This file describes the requirements and steps needed to produce a time series visualization of Engish Wikipedia traffic, split by mobile and desktop sites during January 2008 to September 2017, using Jupyter notebook and the Wikimedia Rest API.
- Jupyter notebook running an R kernel.
- This can be done locally by installing Juypter notebook or, alternatively, on the Jupyter server.
- If done locally, Python is a requirement (Python 3.3 or greater, or Python 2.7) for installing Jupyter.
- Jupyter/jupyter is licensed under the BSD 3-clause "New" or "Revised" License.
- R as a package is licensed under GPL-2 | GPL-3.
- Python 2.2 and above are licensed as per https://docs.python.org/3/license.html
- Content accessed through the Wikimedia Rest API is licensed under the CC-BY-SA 3.0 and GFDL licenses.
- Use of the Wikimedia Rest API is under the Wikimedia Terms of Use.
The Wikimedia Rest API has two endpoints for Wikipedia traffic:
- The Pagecounts API which provides access to desktop and mobile traffic data from January 2008 to July 2016.
- The Pageviews API which provides acesss to desktop, mobile web and mobile app traffic data from July 2015 to present.
The data file created as part of this project has the following structure:
- year (integer) - the year to which the traffic relates {2008, 2009, ... 2017}.
- month (integer) - the month to which the traffic relates {1, 2, ... 12}.
- pagecount_all_views - the total number of views (English desktop and mobile sites) as defined by the Pagecounts API.
- pagecount_desktop_views - the total number of views for the English desktop site as defined by the Pagecounts API.
- pagecount_mobile_views - the total number of views for the English mobile site as defined by the Pagecounts API.

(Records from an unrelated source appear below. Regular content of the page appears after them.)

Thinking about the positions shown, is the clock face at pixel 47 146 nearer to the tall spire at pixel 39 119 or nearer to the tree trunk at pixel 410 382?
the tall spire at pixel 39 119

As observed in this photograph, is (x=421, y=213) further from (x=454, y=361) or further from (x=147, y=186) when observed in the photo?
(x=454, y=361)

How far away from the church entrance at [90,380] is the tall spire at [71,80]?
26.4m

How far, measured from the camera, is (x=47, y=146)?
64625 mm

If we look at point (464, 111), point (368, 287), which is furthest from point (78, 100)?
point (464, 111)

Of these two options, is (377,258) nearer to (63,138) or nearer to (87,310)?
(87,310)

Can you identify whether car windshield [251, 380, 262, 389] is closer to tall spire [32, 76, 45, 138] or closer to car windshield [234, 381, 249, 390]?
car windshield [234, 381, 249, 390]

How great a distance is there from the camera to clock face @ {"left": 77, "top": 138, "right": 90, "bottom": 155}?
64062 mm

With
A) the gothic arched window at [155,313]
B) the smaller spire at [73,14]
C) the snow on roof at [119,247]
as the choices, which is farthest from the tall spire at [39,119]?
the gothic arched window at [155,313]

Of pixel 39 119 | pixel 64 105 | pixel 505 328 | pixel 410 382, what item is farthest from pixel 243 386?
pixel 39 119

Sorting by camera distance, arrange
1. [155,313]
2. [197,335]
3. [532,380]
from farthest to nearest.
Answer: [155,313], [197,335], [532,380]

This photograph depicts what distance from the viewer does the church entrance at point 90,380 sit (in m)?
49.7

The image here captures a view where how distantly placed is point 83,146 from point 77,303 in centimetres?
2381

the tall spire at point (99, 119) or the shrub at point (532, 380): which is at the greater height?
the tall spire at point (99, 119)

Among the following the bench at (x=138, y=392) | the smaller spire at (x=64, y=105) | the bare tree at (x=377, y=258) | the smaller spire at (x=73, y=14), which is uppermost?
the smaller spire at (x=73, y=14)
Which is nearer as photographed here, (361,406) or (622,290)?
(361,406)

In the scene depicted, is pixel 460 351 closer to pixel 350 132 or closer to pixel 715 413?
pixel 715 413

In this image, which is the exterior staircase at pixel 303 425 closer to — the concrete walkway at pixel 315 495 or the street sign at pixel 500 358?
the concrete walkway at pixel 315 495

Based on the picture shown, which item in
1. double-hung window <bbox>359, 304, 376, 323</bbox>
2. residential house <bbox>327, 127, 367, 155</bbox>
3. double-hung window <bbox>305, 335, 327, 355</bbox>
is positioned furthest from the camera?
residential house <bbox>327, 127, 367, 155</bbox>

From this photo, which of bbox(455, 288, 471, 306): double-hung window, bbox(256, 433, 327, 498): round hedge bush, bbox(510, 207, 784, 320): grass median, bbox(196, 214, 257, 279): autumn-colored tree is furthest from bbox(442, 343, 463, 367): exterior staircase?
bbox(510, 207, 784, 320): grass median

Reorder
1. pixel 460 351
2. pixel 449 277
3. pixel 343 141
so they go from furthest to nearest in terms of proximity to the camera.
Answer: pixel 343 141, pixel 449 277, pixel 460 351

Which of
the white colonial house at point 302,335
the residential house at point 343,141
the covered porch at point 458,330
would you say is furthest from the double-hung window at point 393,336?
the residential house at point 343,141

- pageview_all_views - the total number of views (English desktop and mobile sites) as defined by the Pageviews API.
- pageview_desktop_views - the total number of views for the English desktop site as defined by the Pageviews API.
- pageview_mobile_views - the total number of views for the English mobile site as defined by the Pageviews API.
Please note that views from the Pagecounts API includes views from non-human agents (e.g. spiders and webcrawlers). Views from the Pageviews API has been filtered to exclude views from non-human agents.
This Jupyter notebook contains the steps and code needed to reproduce this analysis.